In der Erzählung heißt es weiter, dass Dongshan daraufhin in Gedanken verloren war und Yunyan ihm mitgab: „Du bist nun für diese große Sache verantwortlich; sei äußerst gründlich.“ Ohne weiteren Kommentar verließ Dongshan das Kloster. Später musste er einen Fluss durchwaten. Er schaute auf das Wasser, sah sein Spiegelbild darin und erwachte zur Bedeutung seines Austausches mit Yunyan. Daraufhin schrieb er die folgenden berühmten Zeilen:

„Just don’t seek from others, or you’ll be far estranged from self.
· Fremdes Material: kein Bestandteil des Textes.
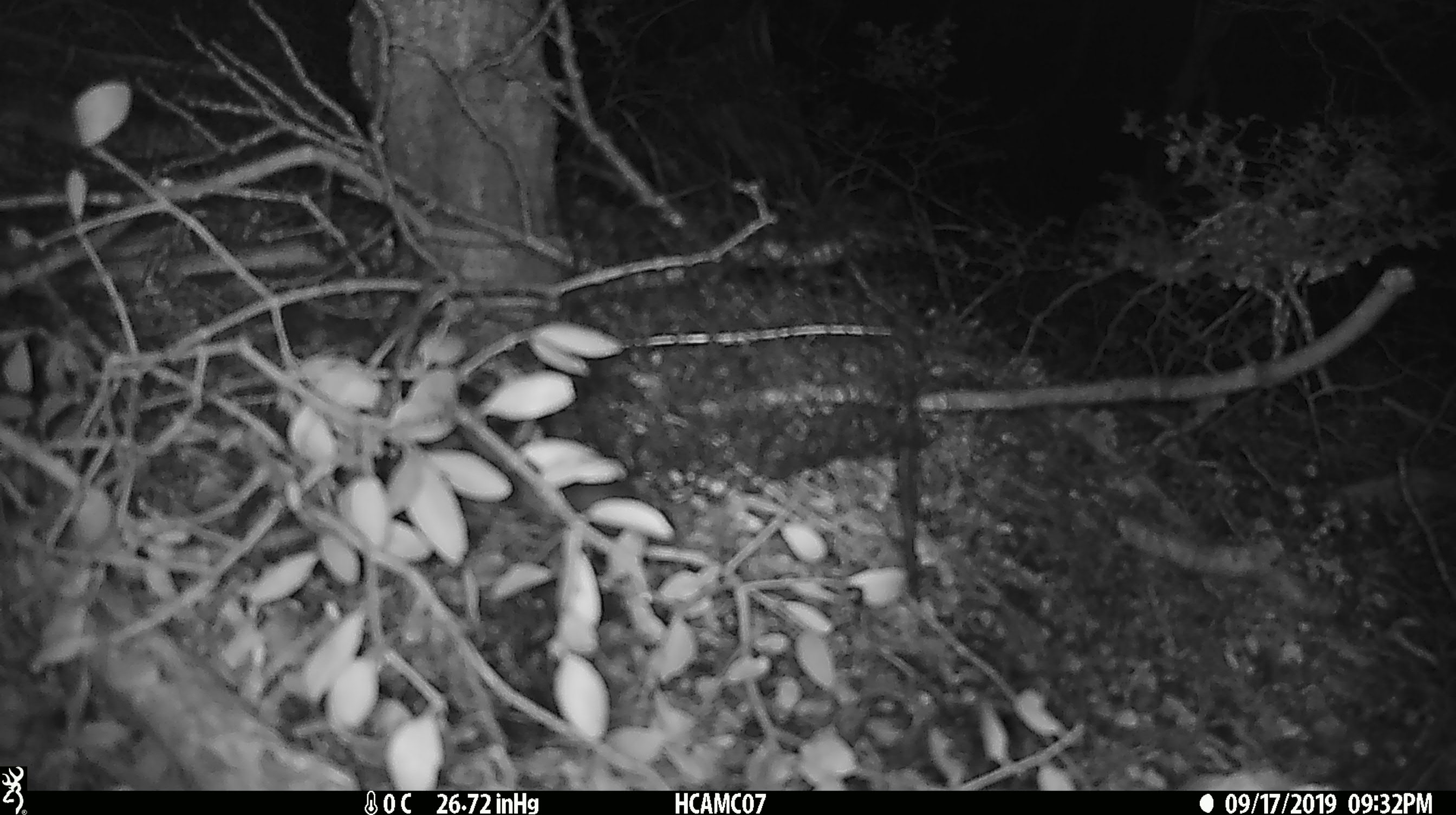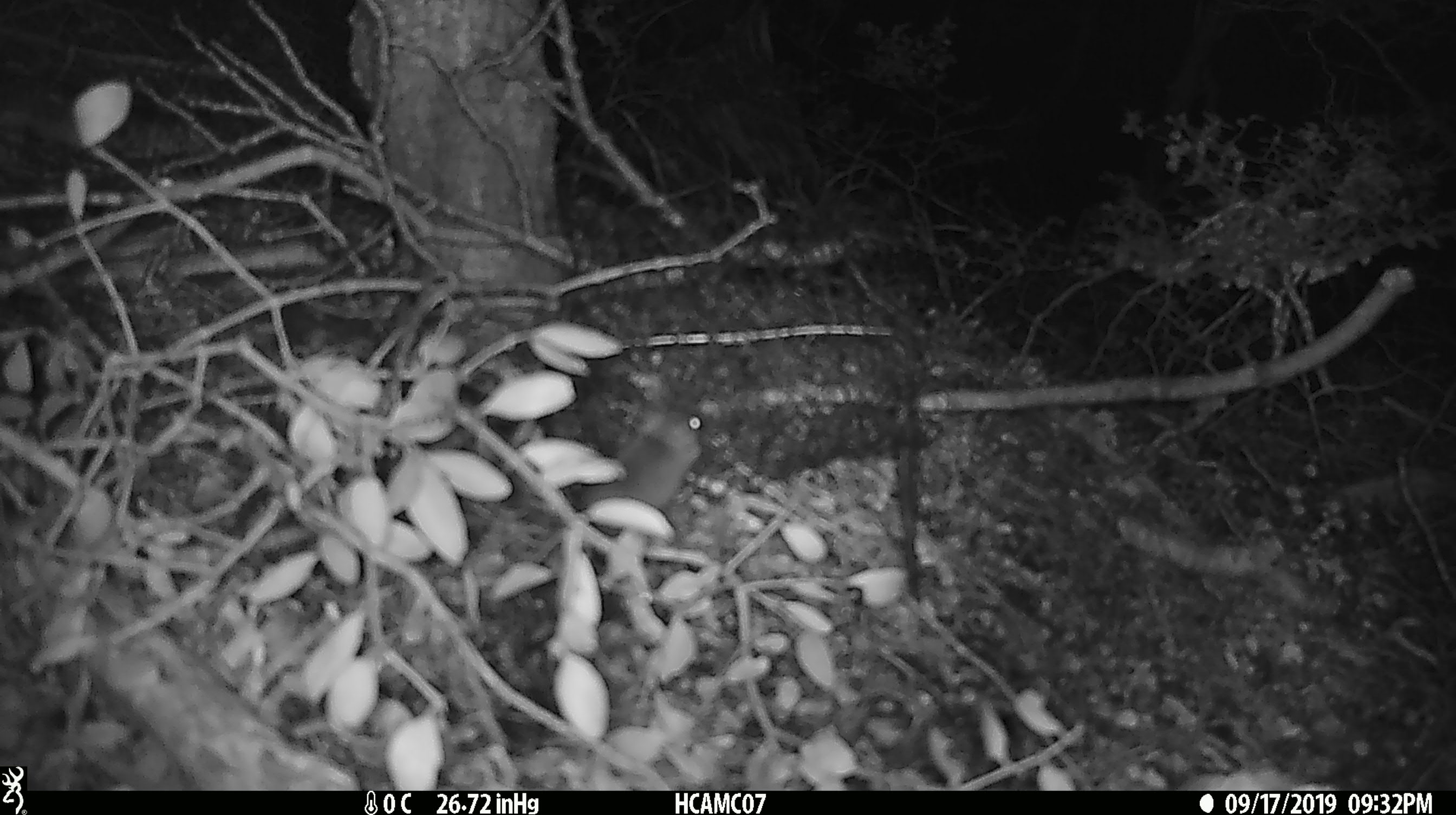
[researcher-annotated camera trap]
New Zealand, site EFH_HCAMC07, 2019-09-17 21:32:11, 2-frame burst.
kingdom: Animalia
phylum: Chordata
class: Mammalia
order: Rodentia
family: Muridae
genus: Mus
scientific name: Mus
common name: mouse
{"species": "mouse (Mus)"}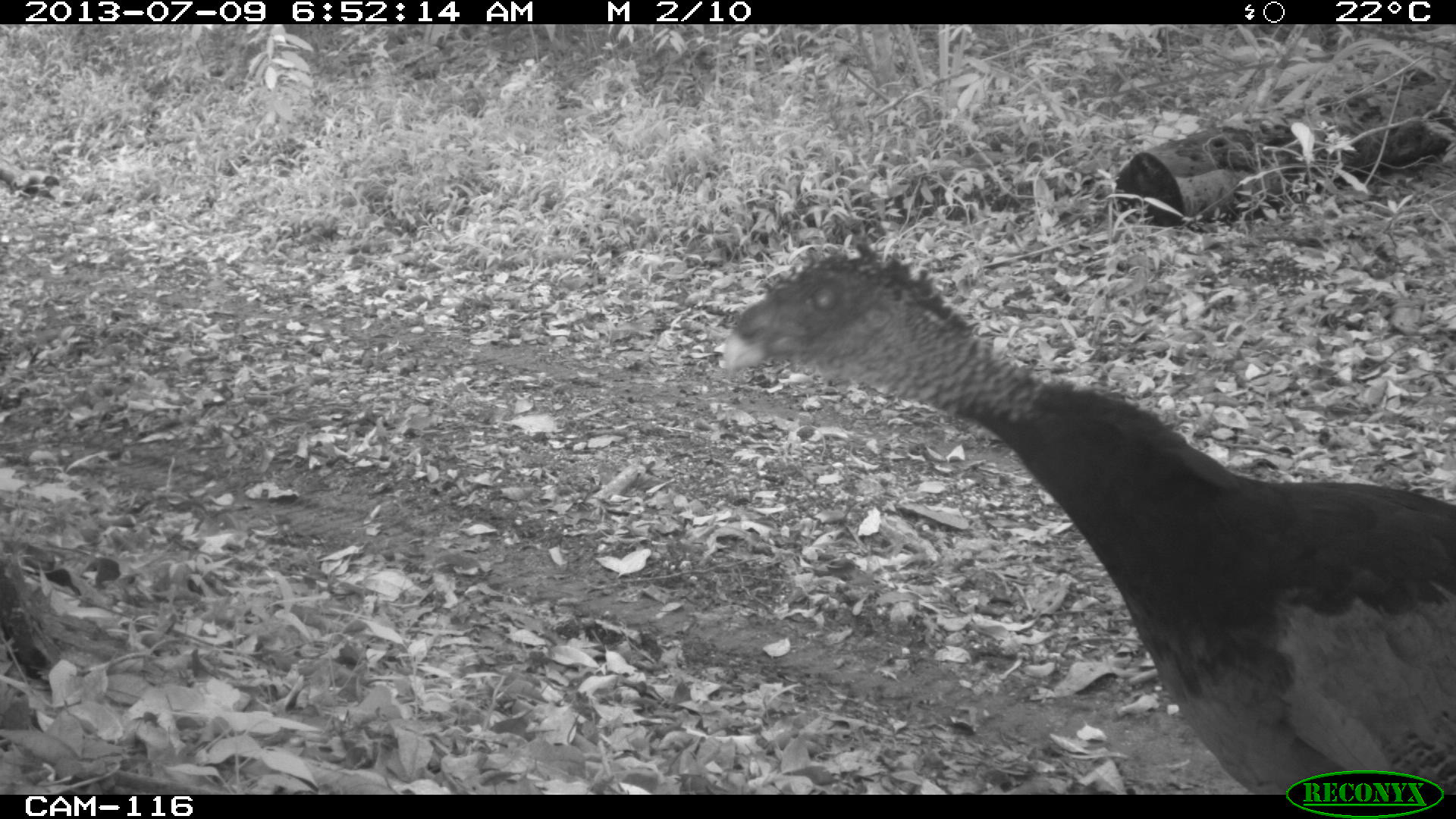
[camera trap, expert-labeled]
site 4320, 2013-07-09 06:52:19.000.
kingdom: Animalia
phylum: Chordata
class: Aves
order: Galliformes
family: Cracidae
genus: Crax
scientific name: Crax rubra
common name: great curassow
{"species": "Crax rubra (great curassow)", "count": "1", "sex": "female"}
I now go alone; everywhere I meet it.

It is now me; I now am not it.

One must understand in this way to merge with suchness.”

Dieses „dies“, dieses „es“ sollten auch wir ergründen, wenn wir uns für diese große Sache verantwortlich zeigen wollen. Ergründen „wie ein neu geborenes Kind“, von dem Dongshan in seinem späteren Gedicht, dem Hôkyo Zanmai, schreibt30:

Like facing a jewel mirror; form and function behold each other.

You are not it; but in truth it is you.

Like a newborn child, it is fully endowed with five aspects:

No going, no coming, no arising, no abiding;

“Baba wawa” – is anything said or not?

In the end it says nothing, for the words are not yet right.

Ganz in Ruhe!

27 807-869 n. Chr.; jap.: Tôzan Ryôkai.

28 780-841 n. Chr.; jap.: Ungan Donjô.

29 Vgl. Taigen Dan Leighton, in: „Just this is it – Dongshan and the Practice of Suchness“, 2015, S. 34, m.w.N.

30 Vgl. dazu in: Finde tiefen Glauben in dir selbst – ZEN-Koans in heutiger Zeit, 2018, S. 356, m.w.N.